*Brano di partenza*
※ ※ ※
Premessa
Qualche tempo fa, sulla mia home page di Facebook, ho espresso, solo di striscio, una considerazione sulla “giustizia”. Un mio ex-alunno, di intendimenti ben diversi dai miei, mi ha pregato di approfondire l’importante tematica e di stabilire con lui una discussione. Ho accettato di buon grado l’invito, anche perché il tema mi sta molto a cuore.
Per una questione di riservatezza, non mi sento di rendere nota l’identità dell’alunno, che chiamerò Mauro, un nome a me molto caro. Perciò, eccomi qui, pronto a dialogare con lui e con chi, eventualmente, ne abbia voglia.
Caro Mauro,
tu mi poni una domanda per la quale trovo un po’ di disagio a risponderti, non perché non abbia le idee chiare sull’argomento, anzi. L’unica difficoltà, che mi preoccupa non poco, sta forse nel fatto che non riuscirò a trovare le parole adatte per schiodarti dai tuoi “naturali” convincimenti, che per me sono in parte errati e fuorvianti.
Mi auguro che riesca a persuaderti.
Tu, intanto, sforzati di entrare, senza alcuna remora, in ciò che sto per esporti. Tuttavia ricorda che il mio è pur sempre un convincimento personale e, quindi, può essere cambiato, integrato, migliorato.
La giustizia, in senso generale, è uno dei pilastri fondamentali su cui poggiano le fortune del nostro esistere, è il collante che unisce saldamente gli uomini tra loro; se amministrata con sagacia, può rappresentare l’elemento trainante verso una vita migliore. Inoltre, come sostiene Papa Francesco, “la giustizia rappresenta il gradino più alto nella scala dei valori umani ed è l’ultima e, forse anche, la più faticosa dimensione terrena, raggiunta la quale ogni uomo avverte un infinito senso di beatitudine, una levità interiore, una pace smisurata”.
※ ※ ※
*Consegna*
Ricopia per intero il brano sulla giustizia riportato sopra, parola per parola.

Record da un set di dati
※ ※ ※
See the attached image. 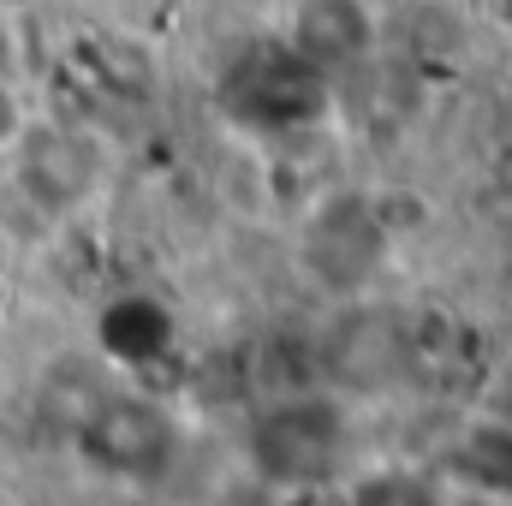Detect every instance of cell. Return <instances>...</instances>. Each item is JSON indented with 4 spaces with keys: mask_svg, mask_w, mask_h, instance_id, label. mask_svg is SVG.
<instances>
[{
    "mask_svg": "<svg viewBox=\"0 0 512 506\" xmlns=\"http://www.w3.org/2000/svg\"><path fill=\"white\" fill-rule=\"evenodd\" d=\"M6 161H12V185H18L42 215H72V209L96 191V179H102L96 149H90L78 131L54 126V120H30L24 137H18V149H12Z\"/></svg>",
    "mask_w": 512,
    "mask_h": 506,
    "instance_id": "1",
    "label": "cell"
},
{
    "mask_svg": "<svg viewBox=\"0 0 512 506\" xmlns=\"http://www.w3.org/2000/svg\"><path fill=\"white\" fill-rule=\"evenodd\" d=\"M370 42H376V12L364 0H298L292 12V48L322 66L364 60Z\"/></svg>",
    "mask_w": 512,
    "mask_h": 506,
    "instance_id": "2",
    "label": "cell"
},
{
    "mask_svg": "<svg viewBox=\"0 0 512 506\" xmlns=\"http://www.w3.org/2000/svg\"><path fill=\"white\" fill-rule=\"evenodd\" d=\"M24 126H30V120H24V102H18V90L0 78V155H12V149H18Z\"/></svg>",
    "mask_w": 512,
    "mask_h": 506,
    "instance_id": "3",
    "label": "cell"
}]
</instances>
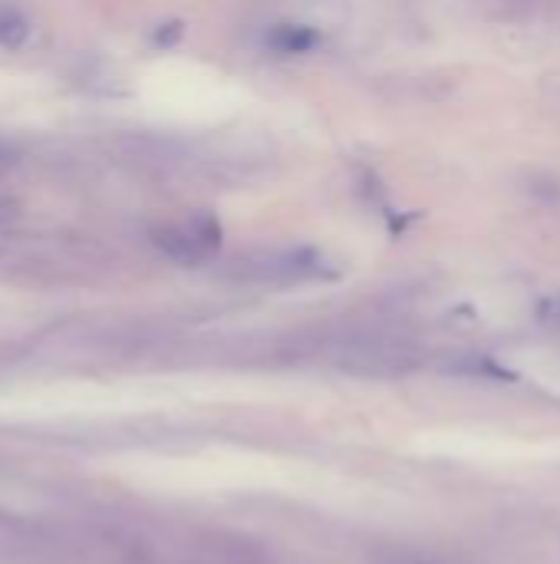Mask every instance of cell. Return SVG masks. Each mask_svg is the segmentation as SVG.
Masks as SVG:
<instances>
[{
  "label": "cell",
  "instance_id": "1",
  "mask_svg": "<svg viewBox=\"0 0 560 564\" xmlns=\"http://www.w3.org/2000/svg\"><path fill=\"white\" fill-rule=\"evenodd\" d=\"M337 367L353 377H370V380H389V377H406L419 367V354L413 344L386 337V334H370V337H353L333 354Z\"/></svg>",
  "mask_w": 560,
  "mask_h": 564
},
{
  "label": "cell",
  "instance_id": "2",
  "mask_svg": "<svg viewBox=\"0 0 560 564\" xmlns=\"http://www.w3.org/2000/svg\"><path fill=\"white\" fill-rule=\"evenodd\" d=\"M323 271V258L310 248H271L234 261V274L254 284H290L307 281Z\"/></svg>",
  "mask_w": 560,
  "mask_h": 564
},
{
  "label": "cell",
  "instance_id": "3",
  "mask_svg": "<svg viewBox=\"0 0 560 564\" xmlns=\"http://www.w3.org/2000/svg\"><path fill=\"white\" fill-rule=\"evenodd\" d=\"M155 245L178 264H201L208 261L221 245V225L215 215L198 212L182 225H162L155 228Z\"/></svg>",
  "mask_w": 560,
  "mask_h": 564
},
{
  "label": "cell",
  "instance_id": "4",
  "mask_svg": "<svg viewBox=\"0 0 560 564\" xmlns=\"http://www.w3.org/2000/svg\"><path fill=\"white\" fill-rule=\"evenodd\" d=\"M267 43L277 50V53H307L320 43V36L310 30V26H297V23H281L271 30Z\"/></svg>",
  "mask_w": 560,
  "mask_h": 564
},
{
  "label": "cell",
  "instance_id": "5",
  "mask_svg": "<svg viewBox=\"0 0 560 564\" xmlns=\"http://www.w3.org/2000/svg\"><path fill=\"white\" fill-rule=\"evenodd\" d=\"M376 564H452L436 558V555H422V552H413V549H386L376 555Z\"/></svg>",
  "mask_w": 560,
  "mask_h": 564
},
{
  "label": "cell",
  "instance_id": "6",
  "mask_svg": "<svg viewBox=\"0 0 560 564\" xmlns=\"http://www.w3.org/2000/svg\"><path fill=\"white\" fill-rule=\"evenodd\" d=\"M23 33H26V26H23V20H20L17 13H7V17L0 20V40H3L7 46H17V43L23 40Z\"/></svg>",
  "mask_w": 560,
  "mask_h": 564
},
{
  "label": "cell",
  "instance_id": "7",
  "mask_svg": "<svg viewBox=\"0 0 560 564\" xmlns=\"http://www.w3.org/2000/svg\"><path fill=\"white\" fill-rule=\"evenodd\" d=\"M0 218H3V212H0Z\"/></svg>",
  "mask_w": 560,
  "mask_h": 564
}]
</instances>
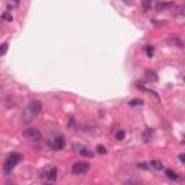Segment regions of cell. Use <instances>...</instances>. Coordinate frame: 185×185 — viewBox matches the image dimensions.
<instances>
[{
  "instance_id": "cell-1",
  "label": "cell",
  "mask_w": 185,
  "mask_h": 185,
  "mask_svg": "<svg viewBox=\"0 0 185 185\" xmlns=\"http://www.w3.org/2000/svg\"><path fill=\"white\" fill-rule=\"evenodd\" d=\"M22 159H23L22 155H19V153H10V155L7 156V159L5 161V165H3V171H5V174L6 175L12 174V171L15 169V166H16Z\"/></svg>"
},
{
  "instance_id": "cell-2",
  "label": "cell",
  "mask_w": 185,
  "mask_h": 185,
  "mask_svg": "<svg viewBox=\"0 0 185 185\" xmlns=\"http://www.w3.org/2000/svg\"><path fill=\"white\" fill-rule=\"evenodd\" d=\"M22 136L27 140H35V142H39L42 139V133L38 130V129H35V127H29L26 130L22 132Z\"/></svg>"
},
{
  "instance_id": "cell-3",
  "label": "cell",
  "mask_w": 185,
  "mask_h": 185,
  "mask_svg": "<svg viewBox=\"0 0 185 185\" xmlns=\"http://www.w3.org/2000/svg\"><path fill=\"white\" fill-rule=\"evenodd\" d=\"M90 165L87 162H75L71 166V174L72 175H84L88 172Z\"/></svg>"
},
{
  "instance_id": "cell-4",
  "label": "cell",
  "mask_w": 185,
  "mask_h": 185,
  "mask_svg": "<svg viewBox=\"0 0 185 185\" xmlns=\"http://www.w3.org/2000/svg\"><path fill=\"white\" fill-rule=\"evenodd\" d=\"M27 110H29V113L32 116H38L39 113H41V110H42V103H41L39 100H33V101L29 103Z\"/></svg>"
},
{
  "instance_id": "cell-5",
  "label": "cell",
  "mask_w": 185,
  "mask_h": 185,
  "mask_svg": "<svg viewBox=\"0 0 185 185\" xmlns=\"http://www.w3.org/2000/svg\"><path fill=\"white\" fill-rule=\"evenodd\" d=\"M51 146H52L54 151H61V149H64V147H65V139H64L62 136L54 137L52 142H51Z\"/></svg>"
},
{
  "instance_id": "cell-6",
  "label": "cell",
  "mask_w": 185,
  "mask_h": 185,
  "mask_svg": "<svg viewBox=\"0 0 185 185\" xmlns=\"http://www.w3.org/2000/svg\"><path fill=\"white\" fill-rule=\"evenodd\" d=\"M74 149H75L77 152L80 153V155H82V156H85V158H92V156H94V153H92V151L87 149V147H85V146H82V145H74Z\"/></svg>"
},
{
  "instance_id": "cell-7",
  "label": "cell",
  "mask_w": 185,
  "mask_h": 185,
  "mask_svg": "<svg viewBox=\"0 0 185 185\" xmlns=\"http://www.w3.org/2000/svg\"><path fill=\"white\" fill-rule=\"evenodd\" d=\"M166 42H168L171 46H178V48H182V41H181L180 36H178V35H175V33L169 35L168 39H166Z\"/></svg>"
},
{
  "instance_id": "cell-8",
  "label": "cell",
  "mask_w": 185,
  "mask_h": 185,
  "mask_svg": "<svg viewBox=\"0 0 185 185\" xmlns=\"http://www.w3.org/2000/svg\"><path fill=\"white\" fill-rule=\"evenodd\" d=\"M174 2H161L156 5V10L158 12H163L166 10V9H171V7H174Z\"/></svg>"
},
{
  "instance_id": "cell-9",
  "label": "cell",
  "mask_w": 185,
  "mask_h": 185,
  "mask_svg": "<svg viewBox=\"0 0 185 185\" xmlns=\"http://www.w3.org/2000/svg\"><path fill=\"white\" fill-rule=\"evenodd\" d=\"M145 77H146L147 80L153 81V82L158 81V75H156V72H155L153 70H146V71H145Z\"/></svg>"
},
{
  "instance_id": "cell-10",
  "label": "cell",
  "mask_w": 185,
  "mask_h": 185,
  "mask_svg": "<svg viewBox=\"0 0 185 185\" xmlns=\"http://www.w3.org/2000/svg\"><path fill=\"white\" fill-rule=\"evenodd\" d=\"M56 176H58V169H56V168H51V169L48 171L46 180H48V181H52V182H54V181L56 180Z\"/></svg>"
},
{
  "instance_id": "cell-11",
  "label": "cell",
  "mask_w": 185,
  "mask_h": 185,
  "mask_svg": "<svg viewBox=\"0 0 185 185\" xmlns=\"http://www.w3.org/2000/svg\"><path fill=\"white\" fill-rule=\"evenodd\" d=\"M165 174H166V176L169 180H180V175L176 174L175 171H172V169H165Z\"/></svg>"
},
{
  "instance_id": "cell-12",
  "label": "cell",
  "mask_w": 185,
  "mask_h": 185,
  "mask_svg": "<svg viewBox=\"0 0 185 185\" xmlns=\"http://www.w3.org/2000/svg\"><path fill=\"white\" fill-rule=\"evenodd\" d=\"M151 165H152V166H153L155 169H156V171H162V169H163V163H162V161H158V159L152 161V162H151Z\"/></svg>"
},
{
  "instance_id": "cell-13",
  "label": "cell",
  "mask_w": 185,
  "mask_h": 185,
  "mask_svg": "<svg viewBox=\"0 0 185 185\" xmlns=\"http://www.w3.org/2000/svg\"><path fill=\"white\" fill-rule=\"evenodd\" d=\"M152 135H153V132L151 130V129H146V130L143 132V136H142V137H143V140L147 143V142L152 139Z\"/></svg>"
},
{
  "instance_id": "cell-14",
  "label": "cell",
  "mask_w": 185,
  "mask_h": 185,
  "mask_svg": "<svg viewBox=\"0 0 185 185\" xmlns=\"http://www.w3.org/2000/svg\"><path fill=\"white\" fill-rule=\"evenodd\" d=\"M142 104H143L142 98H133V100L129 101V106H132V107H137V106H142Z\"/></svg>"
},
{
  "instance_id": "cell-15",
  "label": "cell",
  "mask_w": 185,
  "mask_h": 185,
  "mask_svg": "<svg viewBox=\"0 0 185 185\" xmlns=\"http://www.w3.org/2000/svg\"><path fill=\"white\" fill-rule=\"evenodd\" d=\"M142 7L145 10H149L152 7V0H142Z\"/></svg>"
},
{
  "instance_id": "cell-16",
  "label": "cell",
  "mask_w": 185,
  "mask_h": 185,
  "mask_svg": "<svg viewBox=\"0 0 185 185\" xmlns=\"http://www.w3.org/2000/svg\"><path fill=\"white\" fill-rule=\"evenodd\" d=\"M96 151H97V153H100V155H106V153H107V149H106V146H103V145H97Z\"/></svg>"
},
{
  "instance_id": "cell-17",
  "label": "cell",
  "mask_w": 185,
  "mask_h": 185,
  "mask_svg": "<svg viewBox=\"0 0 185 185\" xmlns=\"http://www.w3.org/2000/svg\"><path fill=\"white\" fill-rule=\"evenodd\" d=\"M6 106H7V107H13V106H15V98L10 97V96H7V97H6Z\"/></svg>"
},
{
  "instance_id": "cell-18",
  "label": "cell",
  "mask_w": 185,
  "mask_h": 185,
  "mask_svg": "<svg viewBox=\"0 0 185 185\" xmlns=\"http://www.w3.org/2000/svg\"><path fill=\"white\" fill-rule=\"evenodd\" d=\"M7 49H9V45H7V44H2V45H0V56H2V55H6Z\"/></svg>"
},
{
  "instance_id": "cell-19",
  "label": "cell",
  "mask_w": 185,
  "mask_h": 185,
  "mask_svg": "<svg viewBox=\"0 0 185 185\" xmlns=\"http://www.w3.org/2000/svg\"><path fill=\"white\" fill-rule=\"evenodd\" d=\"M146 55L149 56V58H152L153 56V46L152 45H147L146 46Z\"/></svg>"
},
{
  "instance_id": "cell-20",
  "label": "cell",
  "mask_w": 185,
  "mask_h": 185,
  "mask_svg": "<svg viewBox=\"0 0 185 185\" xmlns=\"http://www.w3.org/2000/svg\"><path fill=\"white\" fill-rule=\"evenodd\" d=\"M116 139H117V140H123V139H125V132L123 130L117 132V133H116Z\"/></svg>"
},
{
  "instance_id": "cell-21",
  "label": "cell",
  "mask_w": 185,
  "mask_h": 185,
  "mask_svg": "<svg viewBox=\"0 0 185 185\" xmlns=\"http://www.w3.org/2000/svg\"><path fill=\"white\" fill-rule=\"evenodd\" d=\"M137 166H139L140 169H149V168H151V165H149V163H145V162L137 163Z\"/></svg>"
},
{
  "instance_id": "cell-22",
  "label": "cell",
  "mask_w": 185,
  "mask_h": 185,
  "mask_svg": "<svg viewBox=\"0 0 185 185\" xmlns=\"http://www.w3.org/2000/svg\"><path fill=\"white\" fill-rule=\"evenodd\" d=\"M3 19H6V20H9V22H12V20H13V16H12V15H9V13H3Z\"/></svg>"
},
{
  "instance_id": "cell-23",
  "label": "cell",
  "mask_w": 185,
  "mask_h": 185,
  "mask_svg": "<svg viewBox=\"0 0 185 185\" xmlns=\"http://www.w3.org/2000/svg\"><path fill=\"white\" fill-rule=\"evenodd\" d=\"M176 13H178V15H180V16H184V6H180V7H178V9H176Z\"/></svg>"
},
{
  "instance_id": "cell-24",
  "label": "cell",
  "mask_w": 185,
  "mask_h": 185,
  "mask_svg": "<svg viewBox=\"0 0 185 185\" xmlns=\"http://www.w3.org/2000/svg\"><path fill=\"white\" fill-rule=\"evenodd\" d=\"M10 3H13L12 6H15V7H16V6L20 3V0H10Z\"/></svg>"
},
{
  "instance_id": "cell-25",
  "label": "cell",
  "mask_w": 185,
  "mask_h": 185,
  "mask_svg": "<svg viewBox=\"0 0 185 185\" xmlns=\"http://www.w3.org/2000/svg\"><path fill=\"white\" fill-rule=\"evenodd\" d=\"M178 158H180L181 162H185V155H184V153H181L180 156H178Z\"/></svg>"
},
{
  "instance_id": "cell-26",
  "label": "cell",
  "mask_w": 185,
  "mask_h": 185,
  "mask_svg": "<svg viewBox=\"0 0 185 185\" xmlns=\"http://www.w3.org/2000/svg\"><path fill=\"white\" fill-rule=\"evenodd\" d=\"M123 2H127V0H123Z\"/></svg>"
}]
</instances>
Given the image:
※ ※ ※
*Soluzione*
Premessa
Qualche tempo fa, sulla mia home page di Facebook, ho espresso, solo di striscio, una considerazione sulla “giustizia”. Un mio ex-alunno, di intendimenti ben diversi dai miei, mi ha pregato di approfondire l’importante tematica e di stabilire con lui una discussione. Ho accettato di buon grado l’invito, anche perché il tema mi sta molto a cuore.
Per una questione di riservatezza, non mi sento di rendere nota l’identità dell’alunno, che chiamerò Mauro, un nome a me molto caro. Perciò, eccomi qui, pronto a dialogare con lui e con chi, eventualmente, ne abbia voglia.
Caro Mauro,
tu mi poni una domanda per la quale trovo un po’ di disagio a risponderti, non perché non abbia le idee chiare sull’argomento, anzi. L’unica difficoltà, che mi preoccupa non poco, sta forse nel fatto che non riuscirò a trovare le parole adatte per schiodarti dai tuoi “naturali” convincimenti, che per me sono in parte errati e fuorvianti.
Mi auguro che riesca a persuaderti.
Tu, intanto, sforzati di entrare, senza alcuna remora, in ciò che sto per esporti. Tuttavia ricorda che il mio è pur sempre un convincimento personale e, quindi, può essere cambiato, integrato, migliorato.
La giustizia, in senso generale, è uno dei pilastri fondamentali su cui poggiano le fortune del nostro esistere, è il collante che unisce saldamente gli uomini tra loro; se amministrata con sagacia, può rappresentare l’elemento trainante verso una vita migliore. Inoltre, come sostiene Papa Francesco, “la giustizia rappresenta il gradino più alto nella scala dei valori umani ed è l’ultima e, forse anche, la più faticosa dimensione terrena, raggiunta la quale ogni uomo avverte un infinito senso di beatitudine, una levità interiore, una pace smisurata”.